Text extract:
╭──
Morris v. Flenner

Decision Date09 April 1928
Docket NumberNo. 93-D.,93-D.
Citation25 F.2d 211
PartiesMORRIS v. FLENNER et al.
CourtU.S. District Court — Eastern District of Illinois

Craig & Craig, of Mattoon, Ill., for plaintiff.

A. C. Anderson, of Charleston, Ill., and Hays & Hays, of Sullivan, Ind., for defendants.

LINDLEY, District Judge.

Plaintiff, as trustee in bankruptcy for Martin Flenner, bankrupt, brings this suit against the bankrupt and his wife, the bankrupt's son, Tolbert A. Flenner, and his wife, and Harry G. Behler, to recover 187½ acres of land in Coles county, Ill., which the bankrupt, shortly before his adjudication in bankruptcy, conveyed to Behler, a plumber of Sullivan, Ind., brother-in-law of Tolbert A. Flenner, on the ground that the same was conveyed in fraud of creditors. The theory of the plaintiff is that the consideration paid by Behler to Flenner was so grossly inadequate and so out of proportion to the real value of the equity in the land as, in view of the surrounding circumstances, to constitute fraud.

Defendant Behler had resided in Sullivan, Ind., for more than twenty years. He and Tolbert A. Flenner married sisters. Tolbert A. Flenner lived upon the farm of his father, exercised complete dominion over the same, and handled the transfer to Behler. He went to Sullivan; there saw his brother-in-law; told him that his father, the bankrupt, needed money to pay his debts, that there was a mortgage upon the farm, that the interest was delinquent for the year, and that the taxes were due. Behler had been upon the land at rare intervals, but had never farmed in Indiana or Illinois, and apparently had never made a critical examination of the land or of the other conditions bearing upon the value of the premises. He owned no other farm land, and had no property in the state of Illinois. Tolbert A. Flenner and Behler both testified that the trade was made before Behler renewed his acquaintance with the land. There was no discussion of the farm's value. Behler borrowed the money from his bank, and took the land subject to a mortgage of $23,500, delinquent interest thereon of $1,127.33, and taxes of $301.56, or a total incumbrance of $24,928.89. For the equity he paid the sum of $300. The testimony of himself and his brother-in-law is that Behler did not remove to the farm, but employed Flenner to operate it, as his agent, at a salary of $50 per month and pasture rights until October 1, 1927, and upon a salary of $100 per month after that date. The possession of Tolbert A. Flenner, to all outward appearances, was the same after the transfer as previously. At the time of the conveyance, the bankrupt owed something in excess of $20,000 to other creditors, and had no other property other than personal property, upon which he placed a mortgage of $2,200, representing a loan of that amount by Behler, and constituting the full value thereof.
╰──
Exercises:
1. From the Morris v. Flenner opinion, list the separate charges that together make up the total incumbrance Behler took the land subject to, with each amount.
2. Rewrite the stretch of the Morris v. Flenner opinion from "Plaintiff, as trustee" through "to constitute fraud.", swapping "plumber" for "carpenter".
3. Answer from the Morris v. Flenner opinion:
(a) How many acres of land does the plaintiff seek to recover?
(b) What monthly salary was Tolbert A. Flenner paid to operate the farm after October 1, 1927?
(c) Which court decided the case?

Records supplied:
╭──
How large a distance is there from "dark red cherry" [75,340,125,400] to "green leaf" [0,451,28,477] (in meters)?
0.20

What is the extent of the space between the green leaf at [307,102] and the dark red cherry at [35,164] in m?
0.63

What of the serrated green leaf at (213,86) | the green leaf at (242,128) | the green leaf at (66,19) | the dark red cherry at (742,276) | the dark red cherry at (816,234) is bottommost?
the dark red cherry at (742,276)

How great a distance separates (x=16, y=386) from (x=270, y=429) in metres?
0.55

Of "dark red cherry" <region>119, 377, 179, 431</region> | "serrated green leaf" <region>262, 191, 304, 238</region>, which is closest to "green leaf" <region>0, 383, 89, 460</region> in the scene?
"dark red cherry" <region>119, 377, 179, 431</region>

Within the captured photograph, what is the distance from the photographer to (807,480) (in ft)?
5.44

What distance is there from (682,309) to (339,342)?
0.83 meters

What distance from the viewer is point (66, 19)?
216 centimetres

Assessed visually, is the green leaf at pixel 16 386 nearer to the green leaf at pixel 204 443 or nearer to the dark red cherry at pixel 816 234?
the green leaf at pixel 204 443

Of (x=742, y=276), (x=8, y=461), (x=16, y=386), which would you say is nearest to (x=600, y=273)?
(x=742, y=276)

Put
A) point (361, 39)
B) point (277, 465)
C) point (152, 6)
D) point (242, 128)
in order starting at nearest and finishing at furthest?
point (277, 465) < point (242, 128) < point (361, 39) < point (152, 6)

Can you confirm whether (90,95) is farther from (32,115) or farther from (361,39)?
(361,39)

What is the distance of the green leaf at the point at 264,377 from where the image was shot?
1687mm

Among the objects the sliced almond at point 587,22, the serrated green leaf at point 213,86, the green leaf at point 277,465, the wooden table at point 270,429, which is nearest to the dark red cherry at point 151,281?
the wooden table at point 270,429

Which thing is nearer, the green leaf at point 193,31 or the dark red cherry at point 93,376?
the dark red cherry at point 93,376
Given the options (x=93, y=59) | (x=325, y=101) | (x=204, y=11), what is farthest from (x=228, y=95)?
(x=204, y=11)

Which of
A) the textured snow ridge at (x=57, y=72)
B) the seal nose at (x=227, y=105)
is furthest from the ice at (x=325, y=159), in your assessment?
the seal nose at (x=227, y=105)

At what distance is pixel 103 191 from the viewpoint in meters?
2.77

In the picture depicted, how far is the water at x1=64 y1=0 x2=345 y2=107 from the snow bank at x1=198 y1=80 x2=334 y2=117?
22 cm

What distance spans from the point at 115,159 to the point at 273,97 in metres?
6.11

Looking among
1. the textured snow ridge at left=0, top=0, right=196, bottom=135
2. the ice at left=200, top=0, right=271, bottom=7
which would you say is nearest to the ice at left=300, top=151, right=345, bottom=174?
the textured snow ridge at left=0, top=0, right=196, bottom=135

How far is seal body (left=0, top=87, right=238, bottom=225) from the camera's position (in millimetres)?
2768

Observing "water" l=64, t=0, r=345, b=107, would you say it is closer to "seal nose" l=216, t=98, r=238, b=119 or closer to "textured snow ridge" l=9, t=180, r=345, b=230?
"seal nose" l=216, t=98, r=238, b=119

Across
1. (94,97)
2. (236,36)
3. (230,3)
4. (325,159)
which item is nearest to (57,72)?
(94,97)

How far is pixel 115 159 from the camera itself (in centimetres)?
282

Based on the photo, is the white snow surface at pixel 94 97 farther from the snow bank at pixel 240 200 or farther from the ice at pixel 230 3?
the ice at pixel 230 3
╰──
Solutions to the problems:
1.
Mortgage: $23,500
Delinquent interest on the mortgage: $1,127.33
Taxes: $301.56

2.
Plaintiff, as trustee in bankruptcy for Martin Flenner, bankrupt, brings this suit against the bankrupt and his wife, the bankrupt's son, Tolbert A. Flenner, and his wife, and Harry G. Behler, to recover 187½ acres of land in Coles county, Ill., which the bankrupt, shortly before his adjudication in bankruptcy, conveyed to Behler, a carpenter of Sullivan, Ind., brother-in-law of Tolbert A. Flenner, on the ground that the same was conveyed in fraud of creditors. The theory of the plaintiff is that the consideration paid by Behler to Flenner was so grossly inadequate and so out of proportion to the real value of the equity in the land as, in view of the surrounding circumstances, to constitute fraud.

3.
(a) 187½ acres
(b) $100 per month
(c) U.S. District Court — Eastern District of Illinois